Une approche améliorée pour générer des embryons de souris in vitro
Des scientifiques de l’Institut Pasteur, de l’Inserm et de l’École Polytechnique, en collaboration avec le Centre Helmholtz et l’Université de Copenhague, ont développé une nouvelle approche pour générer des embryons synthétiques de souris. Elle repose sur le seul traitement des cellules souches embryonnaires de souris par une molécule chimique pendant un temps court. Celle-ci inhibe l’accrochement d’une petite protéine, appelée SUMO, à d’autres protéines de la cellule. En agissant sur les complexes protéiques de la chromatine (la structure où l’ADN est empaqueté), SUMO assure la stabilité de l’expression des gènes, laquelle confère à la cellule son identité : ce phénomène est appelé la SUMOylation.
L’unité Organisation nucléaire et oncogenèse de l’Institut Pasteur et de l’Inserm étudie depuis longtemps la SUMOylation. « Nous avons émis l’hypothèse que des cellules souches embryonnaires pourraient entrer dans un état instable si elles sont privées de SUMOylation et placées dans un environnement favorable, SUMO ne jouant alors plus son rôle de garde du corps de l’identité cellulaire. Cette remise à zéro serait alors propice à l’émergence de types cellulaires présents dans l’embryon naturel précoce de souris » explique Anne Dejean, responsable de l’unité et co-autrice de l’étude.
Un modèle efficace et facile à utiliser
Pour éprouver cette hypothèse, les scientifiques ont soumis des cellules souches embryonnaires de souris à une molécule qui inhibe l’action de la protéine SUMO. « Nous avons été très surpris d’observer non seulement l’apparition de nombreux types de cellules différenciées, mais également que ces cellules étaient capables de s’auto-organiser spontanément et de manière harmonieuse, pour former in fine une structure polarisée mimant les principales caractéristiques d’un embryon de souris », souligne Jack-Christophe Cossec, chercheur au sein de l’unité et co-auteur de l’étude.
Bien que l’architecture globale soit moins aboutie et la variété cellulaire moins importante que dans les autres modèles, trois-quarts des structures générées forment des pseudo-embryons qui s’allongent progressivement avec la formation d’une tête et d’un tronc (voir vidéo ci-dessous).
De plus, l’utilisation d’une puce microfluidique développée dans l’unité Microfluidique physique et bio-ingénierie de l’Institut Pasteur rend l’expérience beaucoup plus facilement reproductible.

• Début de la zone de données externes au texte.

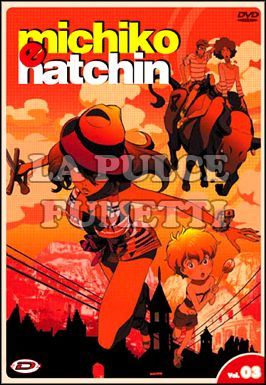MICHIKO E HATCHIN #     3 - EPISODI 5/7 + BOX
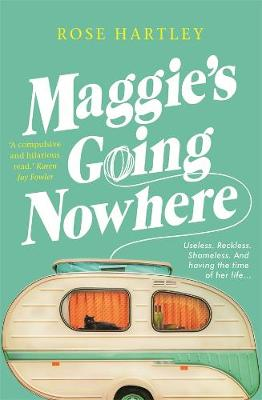 Maggie's Going Nowhere by Rose Hartley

On savait qu’il était possible de faire revenir des cellules matures différenciées à l’état de cellules souche en agissant sur la chromatine. Cette étude prouve que la réciproque peut être vraie : en intervenant sur la stabilisation des complexes protéiques au niveau de la chromatine, on peut générer une variété de cellules différenciées qui s’assemblent correctement pour former un pseudo-embryon.
L’efficacité et la grande simplicité d’utilisation de cette approche ouvrent la voie à l’utilisation de molécules régulant l’état chromatinien, avec l’espoir de reconstruire un jour des modèles fidèles d’organes et d’embryons. Ces modèles pourraient permettre de mieux comprendre les mécanismes qui orchestrent l’établissement de l’identité de nos cellules et leurs dérèglements, notamment lors de la transformation tumorale.
Cette étude entre dans le cadre de l’initiative Cancer du plan stratégique 2019-2023 de l’Institut Pasteur.